Table 2 shows, from the perspective of the third-party payer, how the ICER for MRSA surveillance varied with MRSA colonization prevalence and decolonization success rate when single-site and 2-site surveillance swab sampling were performed.
Routine preoperative MRSA surveillance was either strongly cost-effective (ICER of less than $6,000 per QALY) or, in most situations, economically dominant for a wide variety of decolonization success rates and MRSA prevalence rates. For scenarios that used a single anterior nares swab sample ($100 cost of surveillance and decolonization), MRSA testing was economically dominant when decolonization was at least 50% successful and the prevalence of MRSA colonization was at least 2.5% or when decolonization was at least 25% successful and the prevalence of MRSA colonization was at least 5%. Routine MRSA surveillance remained strongly cost-effective (ie, ICER well below $20,000 per QALY) for all other scenarios examined when the prevalence of MRSA colonization was 2.5% or less.
The strategy remained cost-effective even when a second body site was sampled for surveillance. As Table 2 shows, the strategy was still economically dominant for most scenarios explored, ie, for a wide variety of MRSA colonization prevalences and decolonization at least 75% successful and for MRSA colonization prevalence at least 5% and decolonization at least 25% successful. MRSA surveillance and decolonization remained a cost-effective strategy for all other scenarios with a numeric value in the second and third blocks of Table 2.

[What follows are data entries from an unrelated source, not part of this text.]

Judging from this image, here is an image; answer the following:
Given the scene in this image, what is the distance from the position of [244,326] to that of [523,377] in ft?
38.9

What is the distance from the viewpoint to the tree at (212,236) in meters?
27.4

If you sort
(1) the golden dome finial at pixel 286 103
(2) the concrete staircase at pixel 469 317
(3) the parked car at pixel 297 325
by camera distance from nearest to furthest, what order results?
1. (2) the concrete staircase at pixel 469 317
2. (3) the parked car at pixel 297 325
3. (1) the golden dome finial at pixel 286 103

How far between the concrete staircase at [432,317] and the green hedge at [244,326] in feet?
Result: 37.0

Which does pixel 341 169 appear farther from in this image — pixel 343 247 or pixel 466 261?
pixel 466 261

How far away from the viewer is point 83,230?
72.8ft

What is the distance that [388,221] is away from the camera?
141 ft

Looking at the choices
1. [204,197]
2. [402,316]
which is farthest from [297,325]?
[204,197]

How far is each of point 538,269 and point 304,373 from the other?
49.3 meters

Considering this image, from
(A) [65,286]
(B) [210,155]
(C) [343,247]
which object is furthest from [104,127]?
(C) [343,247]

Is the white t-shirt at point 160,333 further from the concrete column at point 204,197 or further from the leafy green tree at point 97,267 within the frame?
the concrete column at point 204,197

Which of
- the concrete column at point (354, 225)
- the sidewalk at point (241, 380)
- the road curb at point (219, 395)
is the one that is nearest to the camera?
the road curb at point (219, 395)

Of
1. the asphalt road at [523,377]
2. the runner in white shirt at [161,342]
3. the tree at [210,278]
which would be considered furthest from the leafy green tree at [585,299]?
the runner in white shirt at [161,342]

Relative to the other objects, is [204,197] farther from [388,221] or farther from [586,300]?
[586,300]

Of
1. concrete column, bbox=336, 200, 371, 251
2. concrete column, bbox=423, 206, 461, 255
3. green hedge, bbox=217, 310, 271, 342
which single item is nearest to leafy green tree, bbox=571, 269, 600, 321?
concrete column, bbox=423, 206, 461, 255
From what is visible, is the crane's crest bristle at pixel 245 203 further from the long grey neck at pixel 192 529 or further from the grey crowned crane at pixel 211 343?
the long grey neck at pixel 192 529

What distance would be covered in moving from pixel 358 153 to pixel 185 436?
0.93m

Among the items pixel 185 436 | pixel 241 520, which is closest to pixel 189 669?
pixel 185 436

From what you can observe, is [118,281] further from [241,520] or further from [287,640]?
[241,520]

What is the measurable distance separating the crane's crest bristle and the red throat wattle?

Figure 2 shows the acceptability curves for different prevalences of MRSA colonization when the cost of decolonization was $200 and the probability of decolonization success was 25%, 50%, or 75%. These curves show the proportion of simulated patients for whom preoperative MRSA testing and decolonization was a cost-effective choice at different willingness-to-pay levels. The curves in Figure 2A indicate, for example, that when the probability of decolonization success was 25%, MRSA colonization prevalence was 10%, and the maximum willingness to pay was $50,000, screening and decolonization for patients preparing to undergo orthopedic surgery was a cost-effective intervention approximately 65% of the time. As the prevalence of MRSA colonization increases, the same probability of surveillance being cost-effective (65%) is achieved at lower willingness-to-pay thresholds (approximately $20,000 for 20% MRSA prevalence and approximately $5,000 for 30% MRSA prevalence). In Figures 2B and 2C, the rate of decolonization success increases to 50% and 75%, respectively, and all of the curves shift upward. This is an indication that screening is more likely to be cost-effective at the same willingness-to-pay level when the probability of decolonization success is higher and cost is held constant.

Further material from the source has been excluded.